RECORD SET:
** Begin **
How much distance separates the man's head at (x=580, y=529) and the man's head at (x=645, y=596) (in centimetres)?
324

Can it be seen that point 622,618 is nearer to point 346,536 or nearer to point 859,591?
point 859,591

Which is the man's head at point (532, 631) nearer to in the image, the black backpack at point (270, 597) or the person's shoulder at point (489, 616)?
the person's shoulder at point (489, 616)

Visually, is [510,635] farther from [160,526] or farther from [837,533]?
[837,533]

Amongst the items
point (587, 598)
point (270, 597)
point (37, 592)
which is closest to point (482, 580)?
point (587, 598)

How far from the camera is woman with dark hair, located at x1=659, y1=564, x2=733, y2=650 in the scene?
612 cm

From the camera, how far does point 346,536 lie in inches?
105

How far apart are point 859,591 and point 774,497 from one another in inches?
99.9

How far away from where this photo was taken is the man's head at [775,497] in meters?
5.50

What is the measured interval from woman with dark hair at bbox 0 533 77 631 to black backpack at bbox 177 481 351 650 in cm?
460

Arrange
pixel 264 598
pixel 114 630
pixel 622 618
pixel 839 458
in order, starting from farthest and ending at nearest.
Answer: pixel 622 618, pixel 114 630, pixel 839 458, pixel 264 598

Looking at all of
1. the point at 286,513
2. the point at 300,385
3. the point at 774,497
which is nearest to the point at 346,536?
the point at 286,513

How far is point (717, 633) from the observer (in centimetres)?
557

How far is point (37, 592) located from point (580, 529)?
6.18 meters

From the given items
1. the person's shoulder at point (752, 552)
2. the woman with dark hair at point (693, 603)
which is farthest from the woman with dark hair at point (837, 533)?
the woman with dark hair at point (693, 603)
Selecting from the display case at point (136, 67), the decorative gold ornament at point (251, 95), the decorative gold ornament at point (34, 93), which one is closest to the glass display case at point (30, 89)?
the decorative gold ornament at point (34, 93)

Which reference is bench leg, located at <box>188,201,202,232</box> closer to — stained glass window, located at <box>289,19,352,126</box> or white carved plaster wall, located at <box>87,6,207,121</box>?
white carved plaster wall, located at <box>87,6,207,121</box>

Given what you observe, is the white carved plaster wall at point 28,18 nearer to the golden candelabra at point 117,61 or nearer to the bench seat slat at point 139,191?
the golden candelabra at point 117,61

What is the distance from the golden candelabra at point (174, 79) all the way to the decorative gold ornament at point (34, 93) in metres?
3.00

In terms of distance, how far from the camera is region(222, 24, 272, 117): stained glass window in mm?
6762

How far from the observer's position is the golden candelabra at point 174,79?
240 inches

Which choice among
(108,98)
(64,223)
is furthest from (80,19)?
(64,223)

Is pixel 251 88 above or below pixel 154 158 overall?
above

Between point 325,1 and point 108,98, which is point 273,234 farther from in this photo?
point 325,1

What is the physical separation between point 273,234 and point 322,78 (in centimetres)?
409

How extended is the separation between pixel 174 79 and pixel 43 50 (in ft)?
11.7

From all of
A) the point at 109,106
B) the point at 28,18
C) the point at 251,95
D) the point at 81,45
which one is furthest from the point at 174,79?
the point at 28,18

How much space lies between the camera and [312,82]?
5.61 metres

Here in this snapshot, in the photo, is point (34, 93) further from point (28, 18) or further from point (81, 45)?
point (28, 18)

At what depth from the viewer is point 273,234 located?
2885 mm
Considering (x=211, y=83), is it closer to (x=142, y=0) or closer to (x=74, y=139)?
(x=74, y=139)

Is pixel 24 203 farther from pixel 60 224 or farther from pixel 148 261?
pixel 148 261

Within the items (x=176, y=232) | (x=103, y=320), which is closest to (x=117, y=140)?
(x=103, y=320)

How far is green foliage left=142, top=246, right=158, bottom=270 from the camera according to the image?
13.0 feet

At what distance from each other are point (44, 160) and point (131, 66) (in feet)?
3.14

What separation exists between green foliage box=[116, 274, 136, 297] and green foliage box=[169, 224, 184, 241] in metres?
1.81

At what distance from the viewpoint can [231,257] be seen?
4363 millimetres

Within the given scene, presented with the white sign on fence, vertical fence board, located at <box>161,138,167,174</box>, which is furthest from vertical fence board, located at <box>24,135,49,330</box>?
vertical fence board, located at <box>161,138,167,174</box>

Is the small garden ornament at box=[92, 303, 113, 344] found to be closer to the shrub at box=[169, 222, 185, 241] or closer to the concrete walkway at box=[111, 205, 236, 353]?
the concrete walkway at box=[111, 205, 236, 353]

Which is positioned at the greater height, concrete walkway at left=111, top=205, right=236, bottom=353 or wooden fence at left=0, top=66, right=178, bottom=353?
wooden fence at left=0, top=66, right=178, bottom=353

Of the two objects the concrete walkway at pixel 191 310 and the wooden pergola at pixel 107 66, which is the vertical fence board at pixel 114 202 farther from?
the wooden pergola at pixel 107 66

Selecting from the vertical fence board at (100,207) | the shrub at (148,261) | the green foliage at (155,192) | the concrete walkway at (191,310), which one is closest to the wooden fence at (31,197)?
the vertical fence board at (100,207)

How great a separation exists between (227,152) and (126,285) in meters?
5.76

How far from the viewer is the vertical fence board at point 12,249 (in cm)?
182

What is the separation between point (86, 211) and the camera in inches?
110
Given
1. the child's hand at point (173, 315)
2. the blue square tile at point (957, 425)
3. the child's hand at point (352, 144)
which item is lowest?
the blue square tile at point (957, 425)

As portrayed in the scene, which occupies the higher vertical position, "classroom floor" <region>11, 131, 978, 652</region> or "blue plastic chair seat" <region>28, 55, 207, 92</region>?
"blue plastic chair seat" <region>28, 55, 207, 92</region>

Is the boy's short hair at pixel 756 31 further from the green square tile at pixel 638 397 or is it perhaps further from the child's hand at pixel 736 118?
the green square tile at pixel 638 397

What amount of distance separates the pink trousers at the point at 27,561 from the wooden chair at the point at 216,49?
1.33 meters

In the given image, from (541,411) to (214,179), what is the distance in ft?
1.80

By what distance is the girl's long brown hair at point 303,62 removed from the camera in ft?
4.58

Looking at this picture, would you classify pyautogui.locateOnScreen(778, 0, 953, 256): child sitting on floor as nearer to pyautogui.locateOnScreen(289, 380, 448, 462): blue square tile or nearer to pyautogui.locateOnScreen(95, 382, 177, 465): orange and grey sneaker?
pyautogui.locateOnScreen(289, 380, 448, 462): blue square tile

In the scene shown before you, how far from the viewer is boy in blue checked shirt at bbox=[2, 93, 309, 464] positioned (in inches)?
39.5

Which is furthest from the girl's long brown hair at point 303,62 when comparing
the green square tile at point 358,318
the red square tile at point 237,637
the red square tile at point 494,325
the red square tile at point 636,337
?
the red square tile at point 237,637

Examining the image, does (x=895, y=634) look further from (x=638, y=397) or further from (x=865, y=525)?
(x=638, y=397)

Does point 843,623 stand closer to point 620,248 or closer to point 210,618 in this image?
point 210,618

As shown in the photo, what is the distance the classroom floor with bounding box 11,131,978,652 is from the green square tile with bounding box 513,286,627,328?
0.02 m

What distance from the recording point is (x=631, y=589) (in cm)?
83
** End **
WHAT YOU HAVE TO DO:
Your task is to transcribe the material exactly.

CORRECT ANSWER:
How much distance separates the man's head at (x=580, y=529) and the man's head at (x=645, y=596) (in centimetres)?
324

Can it be seen that point 622,618 is nearer to point 346,536 or nearer to point 859,591?
point 859,591

Which is the man's head at point (532, 631) nearer to in the image, the black backpack at point (270, 597) or the person's shoulder at point (489, 616)?
the person's shoulder at point (489, 616)

Visually, is [510,635] farther from [160,526] or farther from [837,533]?
[837,533]

Amongst the items
point (587, 598)
point (270, 597)
point (37, 592)
which is closest to point (482, 580)?
point (587, 598)

How far from the camera is woman with dark hair, located at x1=659, y1=564, x2=733, y2=650 in the scene?
612 cm

From the camera, how far does point 346,536 lie in inches?
105

How far apart are point 859,591 and point 774,497 from one another in inches?
99.9

How far away from where this photo was taken is the man's head at [775,497] in meters?
5.50

What is the measured interval from woman with dark hair at bbox 0 533 77 631 to black backpack at bbox 177 481 351 650 in cm?
460

Arrange
pixel 264 598
pixel 114 630
pixel 622 618
pixel 839 458
in order, starting from farthest and ending at nearest.
Answer: pixel 622 618, pixel 114 630, pixel 839 458, pixel 264 598

Looking at all of
1. the point at 286,513
2. the point at 300,385
3. the point at 774,497
which is nearest to the point at 346,536?
the point at 286,513

How far is point (717, 633) from the observer (in centimetres)?
557

How far is point (37, 592) located from point (580, 529)?
6.18 meters

From the given items
1. the person's shoulder at point (752, 552)
2. the woman with dark hair at point (693, 603)
which is farthest from the woman with dark hair at point (837, 533)?
the woman with dark hair at point (693, 603)
Selecting from the display case at point (136, 67), the decorative gold ornament at point (251, 95), the decorative gold ornament at point (34, 93), which one is closest to the glass display case at point (30, 89)?
the decorative gold ornament at point (34, 93)

Which reference is bench leg, located at <box>188,201,202,232</box> closer to — stained glass window, located at <box>289,19,352,126</box> or white carved plaster wall, located at <box>87,6,207,121</box>?
white carved plaster wall, located at <box>87,6,207,121</box>

Given what you observe, is the white carved plaster wall at point 28,18 nearer to the golden candelabra at point 117,61 or nearer to the bench seat slat at point 139,191?
the golden candelabra at point 117,61

What is the distance from the golden candelabra at point (174, 79) all the way to the decorative gold ornament at point (34, 93) in metres?
3.00

In terms of distance, how far from the camera is region(222, 24, 272, 117): stained glass window in mm?
6762

How far from the observer's position is the golden candelabra at point 174,79?
240 inches

Which choice among
(108,98)
(64,223)
is furthest from (80,19)?
(64,223)

Is pixel 251 88 above or below pixel 154 158 overall?
above

Between point 325,1 and point 108,98, which is point 273,234 farther from in this photo?
point 325,1

What is the physical separation between point 273,234 and point 322,78 (in centimetres)?
409

How extended is the separation between pixel 174 79 and pixel 43 50 (in ft)?
11.7

From all of
A) the point at 109,106
B) the point at 28,18
C) the point at 251,95
D) the point at 81,45
which one is furthest from the point at 174,79?
the point at 28,18

How much space lies between the camera and [312,82]?
5.61 metres

Here in this snapshot, in the photo, is point (34, 93) further from point (28, 18) or further from point (81, 45)?
point (28, 18)

At what depth from the viewer is point 273,234 located?
2885 mm
Considering (x=211, y=83), is it closer to (x=142, y=0) or closer to (x=74, y=139)?
(x=74, y=139)

Is pixel 24 203 farther from pixel 60 224 or farther from pixel 148 261?
pixel 148 261

Within the items (x=176, y=232) | (x=103, y=320), which is closest to (x=117, y=140)?
(x=103, y=320)

How far is green foliage left=142, top=246, right=158, bottom=270 from the camera according to the image?
13.0 feet

At what distance from each other are point (44, 160) and point (131, 66) (in feet)?
3.14

What separation exists between green foliage box=[116, 274, 136, 297] and green foliage box=[169, 224, 184, 241] in metres?
1.81

At what distance from the viewpoint can [231,257] be seen?
4363 millimetres

Within the given scene, presented with the white sign on fence, vertical fence board, located at <box>161,138,167,174</box>, which is furthest from vertical fence board, located at <box>24,135,49,330</box>?
vertical fence board, located at <box>161,138,167,174</box>

Is the small garden ornament at box=[92, 303, 113, 344] found to be closer to the shrub at box=[169, 222, 185, 241] or closer to the concrete walkway at box=[111, 205, 236, 353]?
the concrete walkway at box=[111, 205, 236, 353]

Which is positioned at the greater height, concrete walkway at left=111, top=205, right=236, bottom=353 or wooden fence at left=0, top=66, right=178, bottom=353?
wooden fence at left=0, top=66, right=178, bottom=353

Of the two objects the concrete walkway at pixel 191 310 and the wooden pergola at pixel 107 66, which is the vertical fence board at pixel 114 202 farther from?
the wooden pergola at pixel 107 66

Selecting from the vertical fence board at (100,207) | the shrub at (148,261) | the green foliage at (155,192) | the concrete walkway at (191,310), which one is closest to the wooden fence at (31,197)?
the vertical fence board at (100,207)

How great a separation exists between (227,152) and (126,285) in meters?
5.76

How far from the viewer is the vertical fence board at point 12,249 (in cm)?
182

What is the separation between point (86, 211) and the camera in inches?
110
Given
1. the child's hand at point (173, 315)
2. the blue square tile at point (957, 425)
3. the child's hand at point (352, 144)
which item is lowest?
the blue square tile at point (957, 425)

As portrayed in the scene, which occupies the higher vertical position, "classroom floor" <region>11, 131, 978, 652</region> or "blue plastic chair seat" <region>28, 55, 207, 92</region>?
"blue plastic chair seat" <region>28, 55, 207, 92</region>

Is the boy's short hair at pixel 756 31 further from the green square tile at pixel 638 397 or is it perhaps further from the child's hand at pixel 736 118?
the green square tile at pixel 638 397

What amount of distance separates the pink trousers at the point at 27,561 from the wooden chair at the point at 216,49?
1.33 meters

In the given image, from (541,411) to (214,179), what is the distance in ft?
1.80

By what distance is the girl's long brown hair at point 303,62 removed from the camera in ft?
4.58

Looking at this picture, would you classify pyautogui.locateOnScreen(778, 0, 953, 256): child sitting on floor as nearer to pyautogui.locateOnScreen(289, 380, 448, 462): blue square tile or nearer to pyautogui.locateOnScreen(95, 382, 177, 465): orange and grey sneaker?
pyautogui.locateOnScreen(289, 380, 448, 462): blue square tile

In the scene shown before you, how far from the viewer is boy in blue checked shirt at bbox=[2, 93, 309, 464] positioned (in inches)?
39.5

Which is furthest from the girl's long brown hair at point 303,62 when comparing
the green square tile at point 358,318
the red square tile at point 237,637
the red square tile at point 494,325
the red square tile at point 636,337
?
the red square tile at point 237,637

Examining the image, does (x=895, y=634) look further from (x=638, y=397) or further from (x=865, y=525)?
(x=638, y=397)

Does point 843,623 stand closer to point 620,248 or closer to point 210,618 in this image?
point 210,618

As shown in the photo, what is the distance the classroom floor with bounding box 11,131,978,652 is from the green square tile with bounding box 513,286,627,328?
0.02 m

What distance from the recording point is (x=631, y=589) (in cm)?
83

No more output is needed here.